### PAGINAFRAGMENT
◇ ◇ ◇ ◇ ◇ ◇ ◇

Op 16 mei 2025 organiseerde het Leger des Heils het vrouwenevent Grow & Glow. Ik ving de dag in deze woorden en gaf ze met een afsluitend optreden aan de gasten mee.
Sta op en schitter. Toen je vanmiddag binnenkwam mocht je meteen beginnen. Je stond direct in the picture, want een stralende vrouw staat klaar met een camera om je te fotograferen.
Ik twijfel even of ik mezelf op de foto zal laten zetten. “Ik zou het maar doen,” zegt een vrouw die me ziet kijken. “Waarom niet?”
Tijd om workshops kiezen. Iedereen kiest verschillend, iedereen straalt verschillend. Schoonheid zoeken met je camera, met je kleding, balans zoeken met Tikva, in beweging komen met een boswandeling, silent disco…
Ik hoorde: “We doen silent disco!” “Ok,” zegt iemand. “Jullie gaan dansen, ik ga kijken.”
“Een workshop over balans zoeken,” zegt iemand tegen haar vriendin. “De agenda is zo vol. Zullen we daar iets over afspreken voor in 2027? Dan komt het wel goed met de balans.”
Iemand zegt: “Vrouwenrechten, dat is ook leuk!” Ik kan haar alleen maar gelijk geven. Ik vind vrouwenrechten ook heel leuk.
Ik vraag iemand: “Was het moeilijk kiezen?” Ze zegt: “Nee!” Ze laat haar briefjes zien. Twee verschillende workshops, allebei in ronde 1. Ze ruilt er gauw eentje om, de eerste les uit de workshops is al binnen: probeer niet op twee plekken tegelijk te zijn.
Er worden glowsticks uitgedeeld. Ik hoor iemand zeggen: “Je hebt te veel sieraden.” De glowstick lijkt er niet meer bij te passen om haar pols. Ik moet denken aan die uitspraak: ‘Vrouwen, laat u niet voorstaan op uiterlijk vertoon…’ De vrouw schuift haar drie armbanden opzij, de glowstick past er gewoon bij. Je kunt best genieten van schoonheid van sieraden en stralen tegelijk.

◇ ◇ ◇ ◇ ◇ ◇ ◇

Gegevens voor vragen over ruimtelijk redeneren
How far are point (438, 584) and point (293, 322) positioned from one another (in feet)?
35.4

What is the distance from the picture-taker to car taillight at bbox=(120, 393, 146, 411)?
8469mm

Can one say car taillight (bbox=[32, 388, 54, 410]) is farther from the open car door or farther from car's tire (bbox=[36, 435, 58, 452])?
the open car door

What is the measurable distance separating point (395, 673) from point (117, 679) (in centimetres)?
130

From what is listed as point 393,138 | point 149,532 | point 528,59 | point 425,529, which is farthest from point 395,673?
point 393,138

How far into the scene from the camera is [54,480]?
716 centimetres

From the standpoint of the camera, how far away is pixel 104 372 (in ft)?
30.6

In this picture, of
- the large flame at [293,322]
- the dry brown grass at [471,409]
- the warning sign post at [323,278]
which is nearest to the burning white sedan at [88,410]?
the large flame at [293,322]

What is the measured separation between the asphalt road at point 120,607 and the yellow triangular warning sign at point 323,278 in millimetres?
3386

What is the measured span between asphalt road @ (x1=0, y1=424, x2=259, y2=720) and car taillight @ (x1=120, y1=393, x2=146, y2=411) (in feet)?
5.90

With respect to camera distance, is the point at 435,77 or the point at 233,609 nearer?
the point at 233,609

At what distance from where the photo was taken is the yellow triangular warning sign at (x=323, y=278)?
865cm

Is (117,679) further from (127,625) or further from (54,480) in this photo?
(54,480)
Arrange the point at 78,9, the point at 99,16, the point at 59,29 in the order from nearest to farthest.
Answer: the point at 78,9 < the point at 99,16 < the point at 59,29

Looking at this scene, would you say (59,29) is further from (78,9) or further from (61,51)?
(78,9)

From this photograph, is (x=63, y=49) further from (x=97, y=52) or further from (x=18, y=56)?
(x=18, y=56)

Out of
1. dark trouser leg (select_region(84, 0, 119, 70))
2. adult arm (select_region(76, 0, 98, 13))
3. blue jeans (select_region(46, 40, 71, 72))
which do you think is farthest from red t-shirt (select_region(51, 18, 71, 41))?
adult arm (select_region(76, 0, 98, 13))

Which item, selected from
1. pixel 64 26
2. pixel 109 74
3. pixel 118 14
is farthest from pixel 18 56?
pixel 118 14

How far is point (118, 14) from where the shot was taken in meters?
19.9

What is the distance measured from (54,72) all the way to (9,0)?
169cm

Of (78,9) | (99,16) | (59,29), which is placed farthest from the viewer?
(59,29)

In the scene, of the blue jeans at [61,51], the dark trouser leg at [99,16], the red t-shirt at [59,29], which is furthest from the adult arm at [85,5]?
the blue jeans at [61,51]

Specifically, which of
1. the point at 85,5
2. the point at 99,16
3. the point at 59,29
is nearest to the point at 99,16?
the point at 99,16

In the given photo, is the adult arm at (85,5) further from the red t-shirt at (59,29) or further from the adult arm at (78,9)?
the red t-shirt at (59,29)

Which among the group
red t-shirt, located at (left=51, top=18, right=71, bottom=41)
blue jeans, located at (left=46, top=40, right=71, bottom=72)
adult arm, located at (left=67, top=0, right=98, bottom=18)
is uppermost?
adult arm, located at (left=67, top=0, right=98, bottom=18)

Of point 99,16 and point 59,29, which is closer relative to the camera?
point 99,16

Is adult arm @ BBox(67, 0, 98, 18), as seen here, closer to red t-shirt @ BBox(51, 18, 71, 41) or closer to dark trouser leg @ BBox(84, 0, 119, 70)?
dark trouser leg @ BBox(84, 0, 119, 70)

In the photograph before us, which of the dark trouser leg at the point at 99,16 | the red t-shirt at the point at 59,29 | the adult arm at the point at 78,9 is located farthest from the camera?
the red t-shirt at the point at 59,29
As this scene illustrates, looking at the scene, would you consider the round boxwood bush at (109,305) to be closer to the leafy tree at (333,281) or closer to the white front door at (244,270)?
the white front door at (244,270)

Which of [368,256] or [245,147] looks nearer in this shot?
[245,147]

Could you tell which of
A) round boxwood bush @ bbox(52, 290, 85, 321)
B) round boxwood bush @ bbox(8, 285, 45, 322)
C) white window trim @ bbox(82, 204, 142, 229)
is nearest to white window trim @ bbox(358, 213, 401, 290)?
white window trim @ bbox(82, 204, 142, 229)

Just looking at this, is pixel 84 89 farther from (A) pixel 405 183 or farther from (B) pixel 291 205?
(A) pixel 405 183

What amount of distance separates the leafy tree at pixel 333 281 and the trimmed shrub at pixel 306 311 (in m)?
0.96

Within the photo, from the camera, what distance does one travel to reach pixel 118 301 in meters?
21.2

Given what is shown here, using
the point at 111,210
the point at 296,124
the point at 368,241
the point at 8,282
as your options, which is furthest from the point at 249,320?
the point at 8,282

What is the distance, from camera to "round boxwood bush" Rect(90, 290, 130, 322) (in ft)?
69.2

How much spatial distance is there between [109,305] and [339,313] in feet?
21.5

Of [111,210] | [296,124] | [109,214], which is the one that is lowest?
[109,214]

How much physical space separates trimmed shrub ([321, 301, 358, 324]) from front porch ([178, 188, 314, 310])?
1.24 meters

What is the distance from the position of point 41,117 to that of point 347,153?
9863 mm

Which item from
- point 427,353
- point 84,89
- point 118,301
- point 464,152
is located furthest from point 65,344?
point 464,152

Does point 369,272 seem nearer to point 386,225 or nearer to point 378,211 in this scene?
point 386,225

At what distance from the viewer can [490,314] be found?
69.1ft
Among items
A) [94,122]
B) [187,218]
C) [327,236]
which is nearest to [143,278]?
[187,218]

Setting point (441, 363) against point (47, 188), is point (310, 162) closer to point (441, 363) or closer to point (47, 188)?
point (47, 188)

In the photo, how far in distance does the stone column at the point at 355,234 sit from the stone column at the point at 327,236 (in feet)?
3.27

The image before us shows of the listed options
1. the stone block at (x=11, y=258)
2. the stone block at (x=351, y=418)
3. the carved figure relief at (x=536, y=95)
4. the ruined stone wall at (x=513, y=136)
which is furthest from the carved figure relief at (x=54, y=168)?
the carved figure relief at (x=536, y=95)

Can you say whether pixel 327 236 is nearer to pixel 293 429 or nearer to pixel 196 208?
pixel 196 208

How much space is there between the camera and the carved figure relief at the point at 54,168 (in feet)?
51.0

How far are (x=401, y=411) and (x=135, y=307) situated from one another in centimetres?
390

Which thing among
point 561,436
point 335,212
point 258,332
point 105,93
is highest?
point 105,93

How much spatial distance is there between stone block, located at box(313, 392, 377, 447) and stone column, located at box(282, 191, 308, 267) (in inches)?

◇ ◇ ◇ ◇ ◇ ◇ ◇

### OPDRACHT 1
Geef uit het stuk over Grow & Glow alles vanaf "Op 16 mei 2025" tot en met "je te fotograferen." letterlijk terug.
### OPDRACHT 2
Beantwoord de volgende vragen aan de hand van het stuk over Grow & Glow.
(a) Op welke datum organiseerde het Leger des Heils het vrouwenevent?
(b) Voor welk jaar wil iemand een afspraak maken over balans?
(c) Hoeveel armbanden schuift de vrouw opzij voor de glowstick?

### JUISTE UITVOER 1
Op 16 mei 2025 organiseerde het Leger des Heils het vrouwenevent Grow & Glow. Ik ving de dag in deze woorden en gaf ze met een afsluitend optreden aan de gasten mee.
Sta op en schitter. Toen je vanmiddag binnenkwam mocht je meteen beginnen. Je stond direct in the picture, want een stralende vrouw staat klaar met een camera om je te fotograferen.

### JUISTE UITVOER 2
(a) Op 16 mei 2025.
(b) Voor 2027.
(c) Drie.